Implement and use middle products (basecase, Karatsuba and FFT-based)
This is relevant e.g. for Newton iteration and divide-and-conquer for series solutions to some linear ODEs.
Here are some references:
- A. Bostan, G. Lecerf, E. Schost, Tellegen's Principle into Practice, ISSAC '03: Proceedings of the 2003 international symposium on Symbolic and algebraic computation, 37–44.
- G. Hanrot, M. Quercia, P. Zimmermann, The Middle Product Algorithm, I. Speeding up the division and square root of power series, Applicable Algebra in Engineering, Communication and Computing, 2004, 14 (6), 415–438.
- J. van der Hoeven, Newton’s method and FFT trading, Journal of Symbolic Computation, Volume 45, Issue 8, 2010, 857–878.
- D. Harvey, Faster algorithms for the square root and reciprocal of power series, Math. Comp. 80 (2011), 387–394.
I learned about some of these references from @mezzarobba.
Keywords for search: mulmid, acb_poly_mulmid, arb_poly_mulmid.
- Part of https://github.com/flintlib/flint/issues/1650
Note that the simplest, balanced version of a middle product would compute the middle n coefficients of a 2n x n product. A more useful and general version would compute the coefficients in the range [clo, chi) of a general an x bn product. Depending on the parameters, this general middle product can degenerate into a balanced middle product, a full product, a low or high product, or a dot product, or something in between these regimes. Obviously this makes the tuning more involved.
Note that _nmod_poly_mul_mid_mpn_ctx already implements the general version of middle product, though it does FFT only. There is some skeleton code in fft_small/nmod_poly_mul.c to deal with some unbalanced cases, but it's incomplete and currently unused.
Fine-tuning information concerning _nmod_poly_mul_mid_mpn_ctx. In fact it's as much information as a question: is the following correct?
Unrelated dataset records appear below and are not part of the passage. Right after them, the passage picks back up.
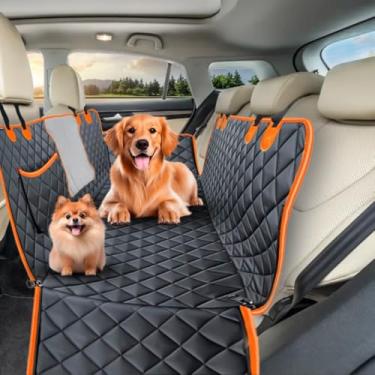 Imagem de Capa Protetora Carro Pet, Almofada Removível e Lavável, Impermeável, Resistente Ao Desgaste, Antiderrapante, Capa de Banco Traseiro de Carro para Cachorro, Tamanho Universal (Verde)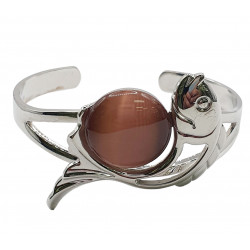 cat eye bracelet brown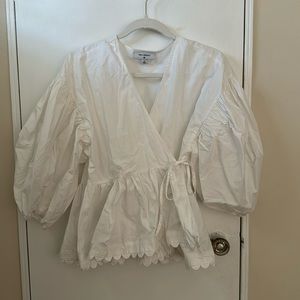 Kika Vargas for target white scalloped blouse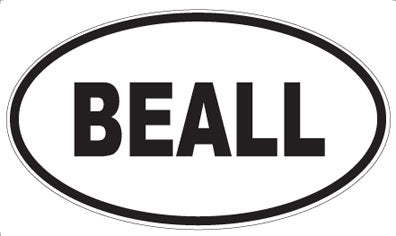 BEALL - Oval Magnet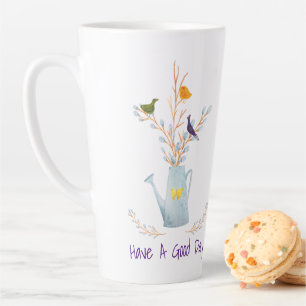 Der Pfau, die Ente und das Küken Milchtasse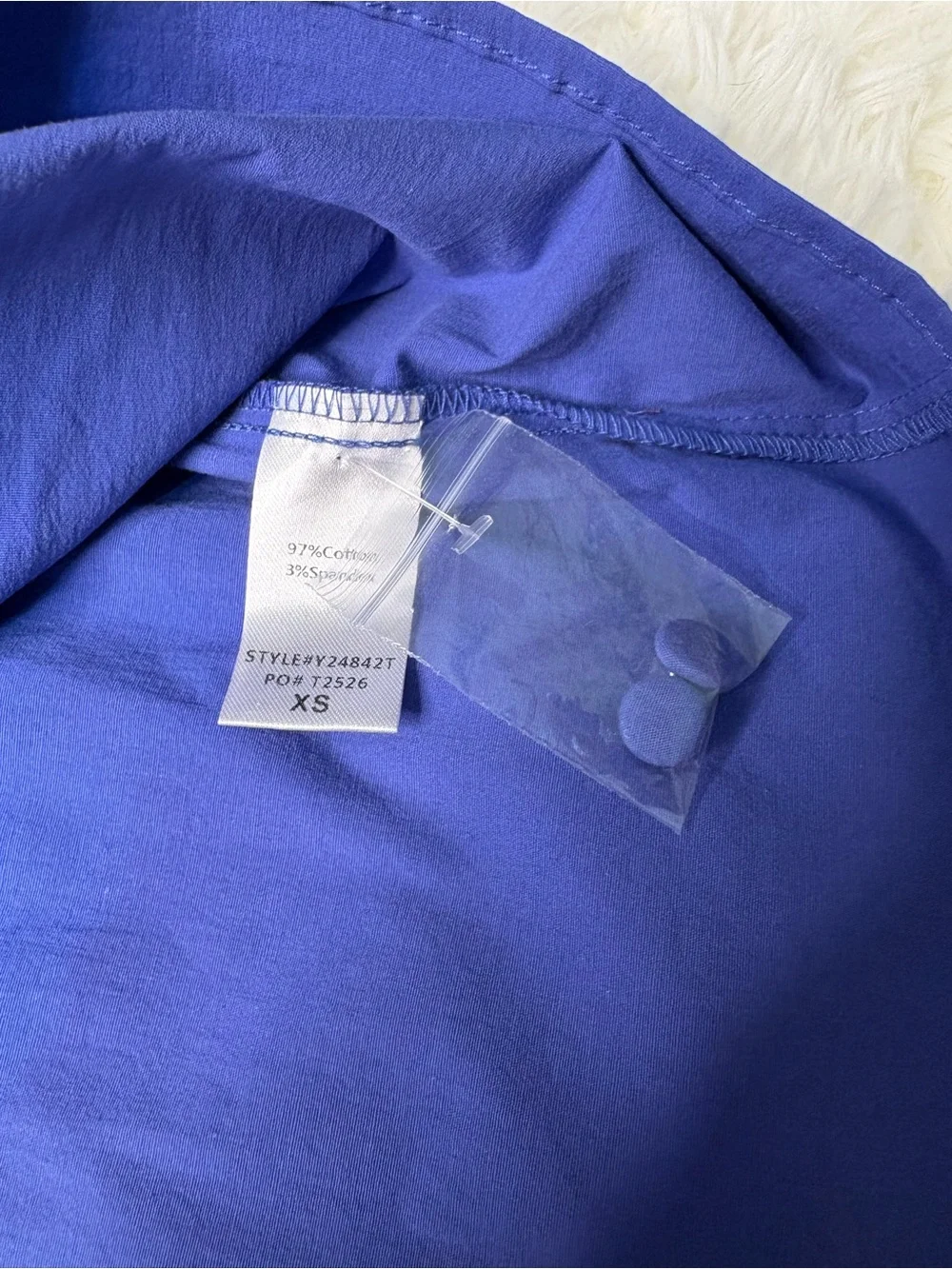 Tuckernuck Pomander Place Azure Blue Selena Mini Dress, NWT size xsmall - Picture 6 of 9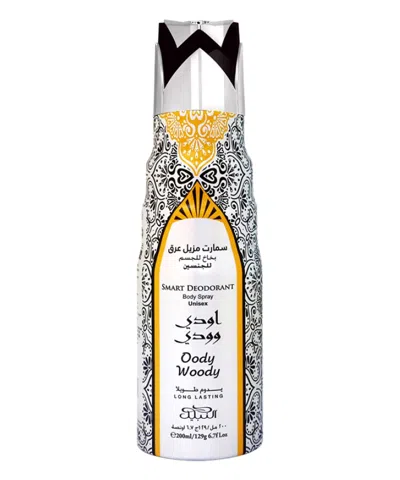 Nabeel Oody Woody Perfumed Body Spray 200 ml In White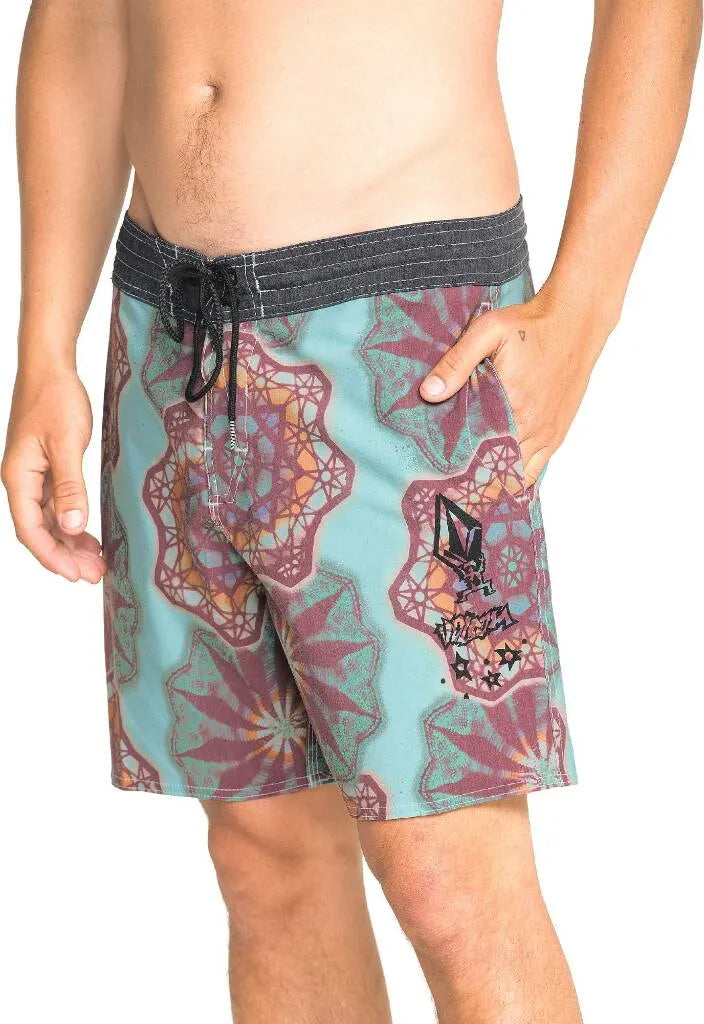 Volcom PCS STAR SHIELDS STONEY board short packet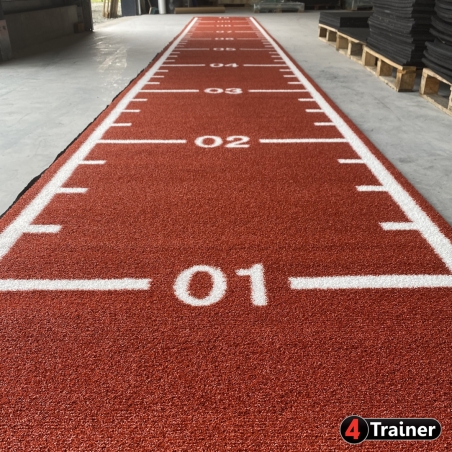 PISTE EN GAZON - Largeur 1 m - Poils Courts - Rouge
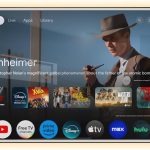 إليكسونج تلفزيون ذكي بمراة مقاس 43 بوصة مع نظام غوغل باضاءة خلفية LED، تلفزيون يثبت على الحائط بشاشة 4K UHD وواي فاي، تطبيقات مدمجة لمحطة المكياج والمنتجعات الصحية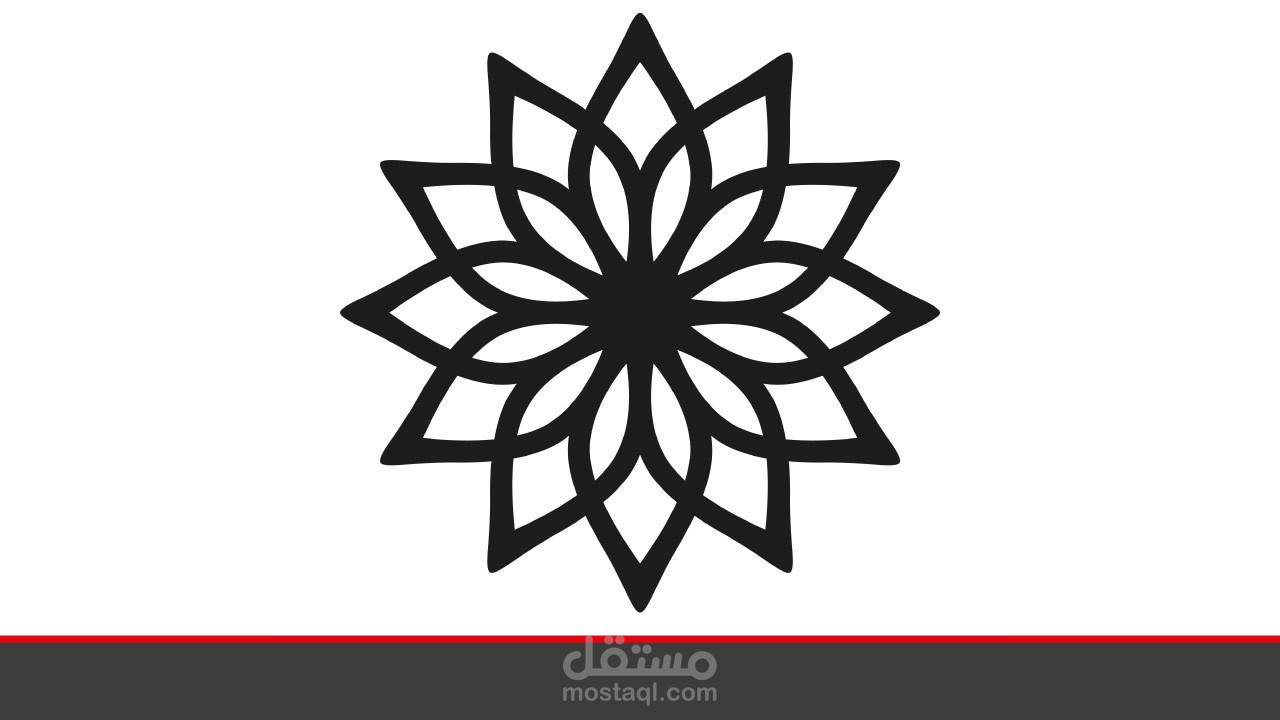 تصميم ساعة حائط بشكل زهرة اللوتس للتقطيع او الحفر بالليزر لعمل ديكورات مميزة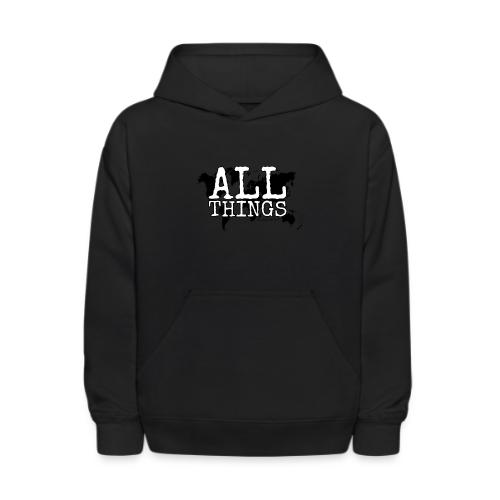 All Things World Map - Kids' Hoodie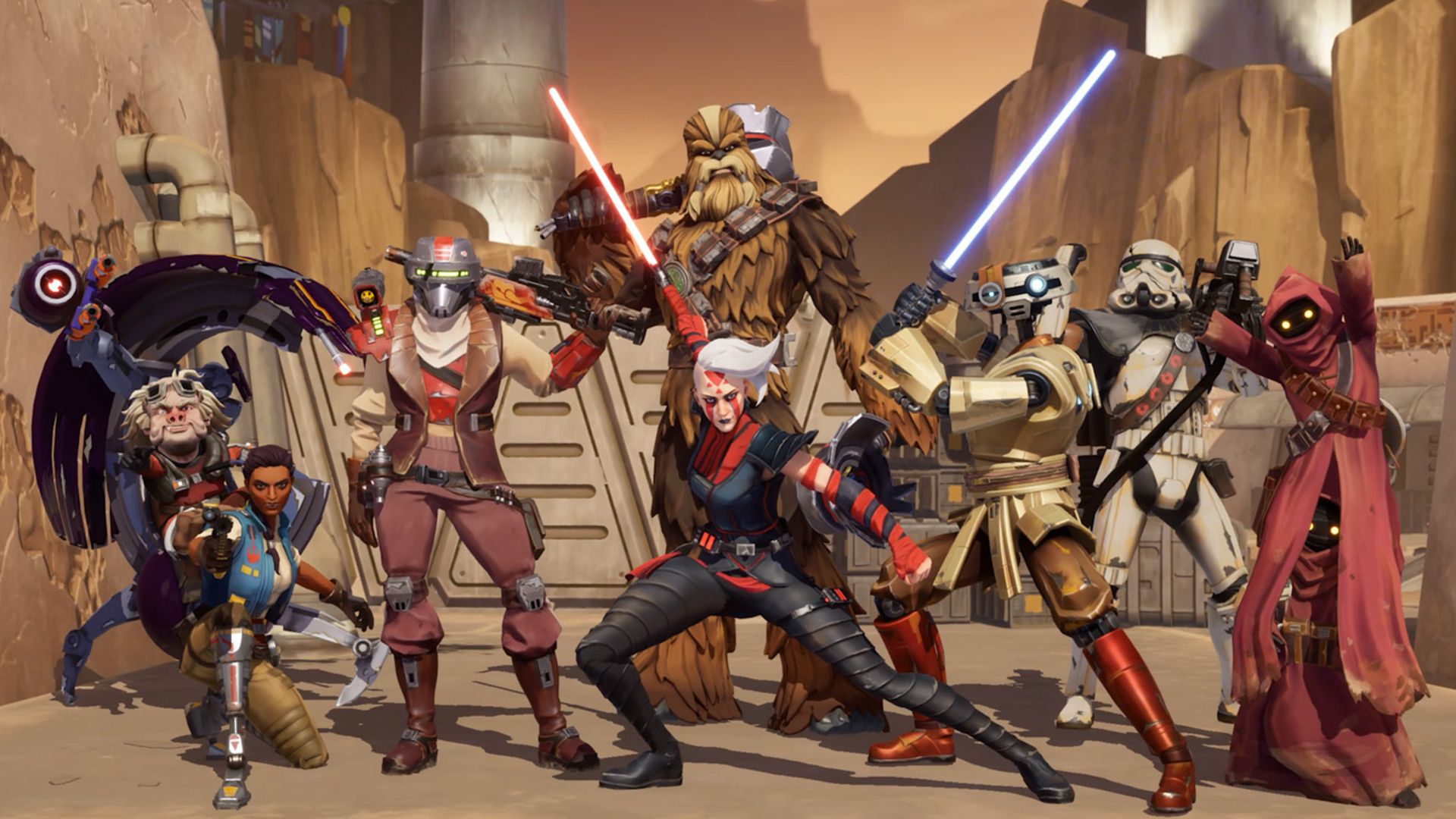 قهرمانان بازی Star Wars: Hunters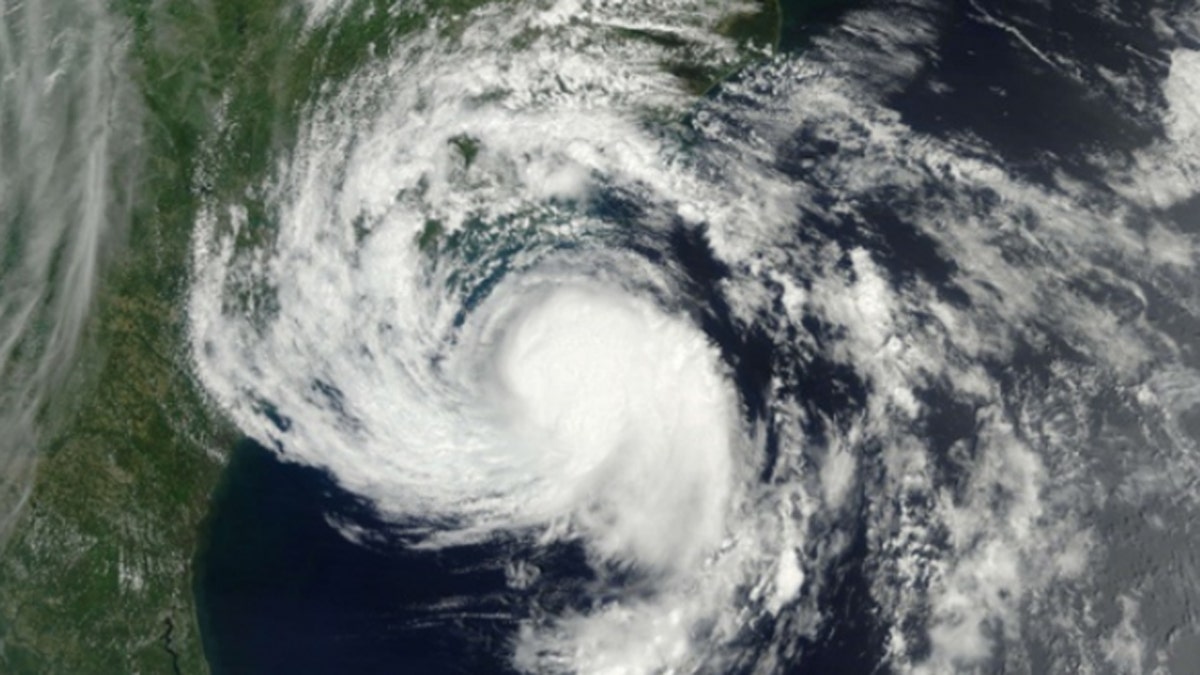 Tropical Storm Ana can be seen in this May 2015 satellite photo.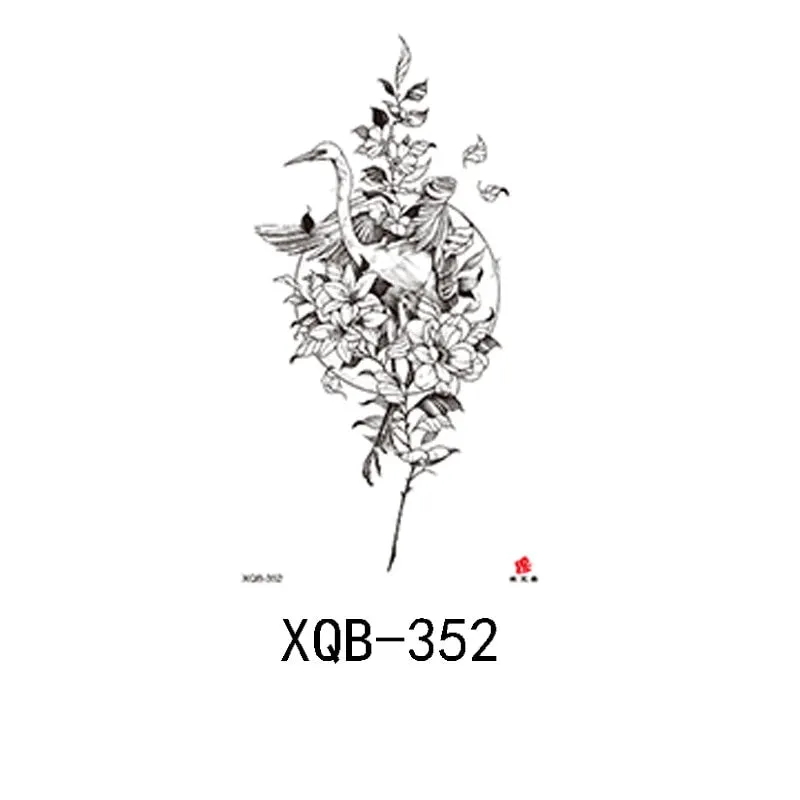 Small Full Arm Waterproof Tattoo Sticker Half Arm Arm Painted Flower Animal Arm Lasting European and American Tattoo Sticker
It seemed to me that due to the absence of transposed version of the truncated FFT and inverse truncated FFT in fft_small, the current implementation of the middle product can waste some factor, between 1 and 2, depending on the parameters (and comparing to what we could hope for if we had transposed variants as fast as the non-transposed ones). This is partly compensated by not using too long FFTs when there is a good wrap-around, but that only applies to some suitable parameters.